[Debian-med-packaging] Bug#918047: bali-phy FTBFS building for armhf on arm64

Mon Jan 7 17:33:21 GMT 2019

Hi Benjamin!

On Thu, Jan 03, 2019 at 11:09:55AM -0800, Benjamin Redelings wrote:

...

>1. The error message indicates that one of the MCMC moves computes three
>probabilities as NaN's, and then tries to sample from that weighted set,
>which throws an exception that prints a backtrace.
>
>2. The question is what is yielding an NaN.
>
>3.   I'm surprised that all three numbers are NaN.  This suggests that the
>current probability was already NaN before the function was called.  In that
>case running with '-V4' to enable extra logging might show where the NaN
>originates.
>
>4. The stack trace indicates that the probabilities that are NaNs are coming
>from sample_SPR_search_one(Parameters&, MCMC::MoveStats&, tree_edge const&,
>std::map<tree_edge, bool, std::less<tree_edge>,
>std::allocator<std::pair<tree_edge const, bool> > > const&, bool)+0x513
>
>This is line 1281 "C = choose_MH(0, PrL)" of src/mcmc/sample-topology-SPR.cc
>
>5. The build log from arm-arm-01 seems to be getting NaN's in the same
>function, although they are -nan instead of +nan.  This is only a sample-size
>of 2, but suggests the problem occurs mostly in that particular function.
>
>6. The fact that it takes 7 seconds to crash, and the fact that the previous
>test success suggests that this error occurs only after several iterations. 
>So for most inputs, no NaN is generated.
>
>7. Since armel does not crash, it looks like there might be difference in how
>IEEE math errors are handled between armel and armhf.  So, the floating point
>emulation code is not exactly the same as the hardward implementation.  Does
>that sound possible?

Totally, yes. I *believe* the ARMv5 and ARMv7 configurations differ
here, but I'm hazy on exact details I'll be honest.
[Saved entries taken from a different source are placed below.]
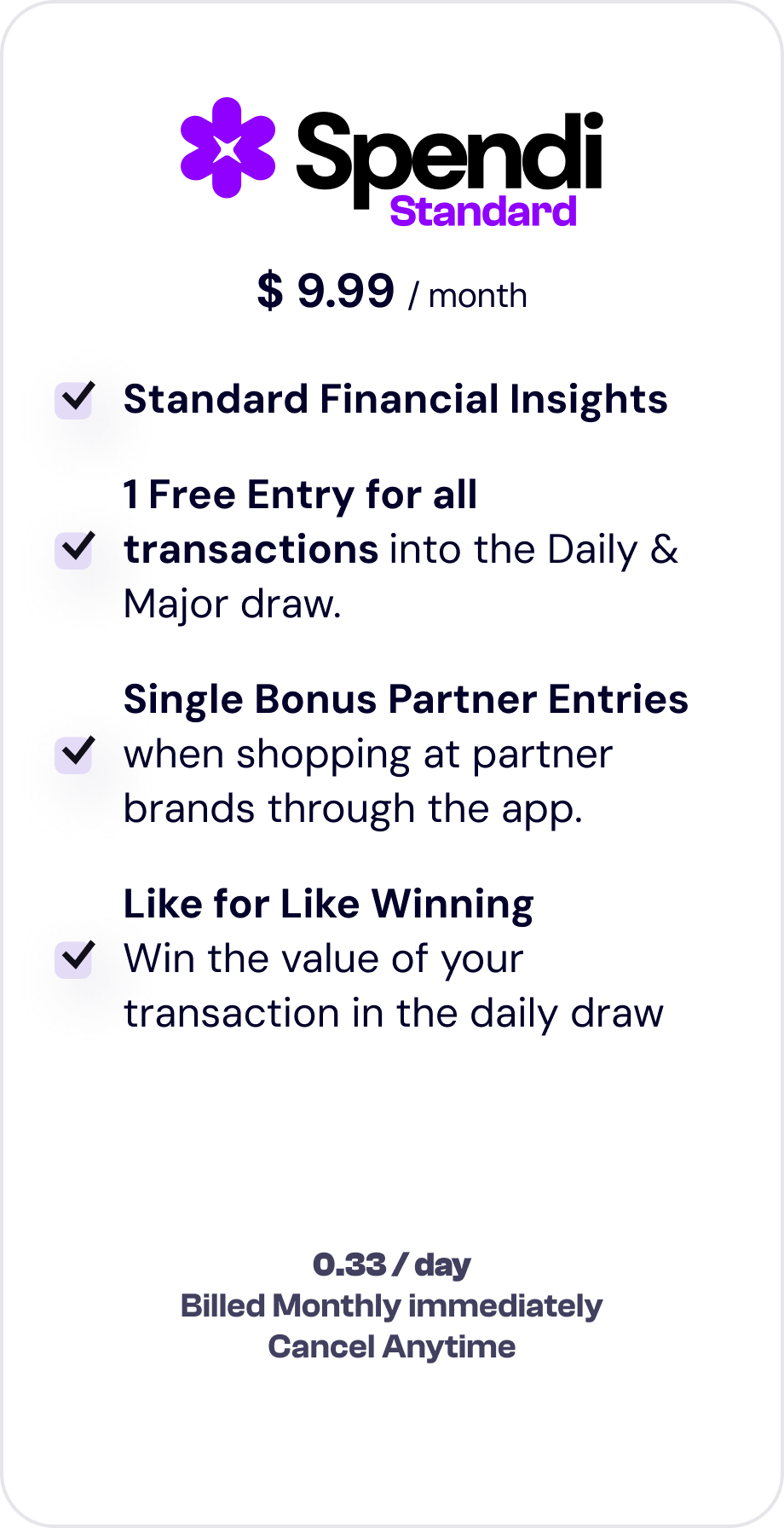 Spendi
Standard

$ 9.99 / month

Standard Financial Insights

1 Free Entry for all transactions into the Daily & Major draw.

Single Bonus Partner Entries when shopping at partner brands through the app.

Like for Like Winning
Win the value of your transaction in the daily draw

0.33 / day
Billed Monthly immediately
Cancel Anytime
>On the other hand, its possible that armel would  crash too if you reran it,
>since the test uses random numbers.  However, since there are no errors on
>x86 that I can find, this lends some weight to armel also being fine.

OK.

>8. This makes me wonder what happens if the -ffast-math flag is removed from
>this line in src/meson.build:
>
>add_project_arguments(['-DNDEBUG','-DNDEBUG_DP','-O3','-funroll-loops','-ffast-math'],
>language : 'cpp')
>
>It could be that armel and armhf differ in how they handle math errors when
>told to ignore NaN and Inf.
>
>9. We might be able to find out where the error is happening by changing the
>line
>
>   feclearexcept(FE_DIVBYZERO|FE_OVERFLOW|FE_INVALID);
>
>in `src/bali-phy.cc`.  If we change this to just feclearexcept(FE_INVALID);
>then I think we'll find the first NaN when it gets generated.  But we might
>need to run this inside gdb to find out where that occurs.
>
>I hope this detailed response is helpful... if I could reproduce the error
>that would make it easier to fix.
>
>I don't have any arm hardware though.  How do you typically handle cases like
>this?

I'm more than happy to give out access to one of my machines to help
you fix this. Contact me off-list and we can set that up if you like.

-- 
Steve McIntyre, Cambridge, UK.                                steve at einval.com
Welcome my son, welcome to the machine.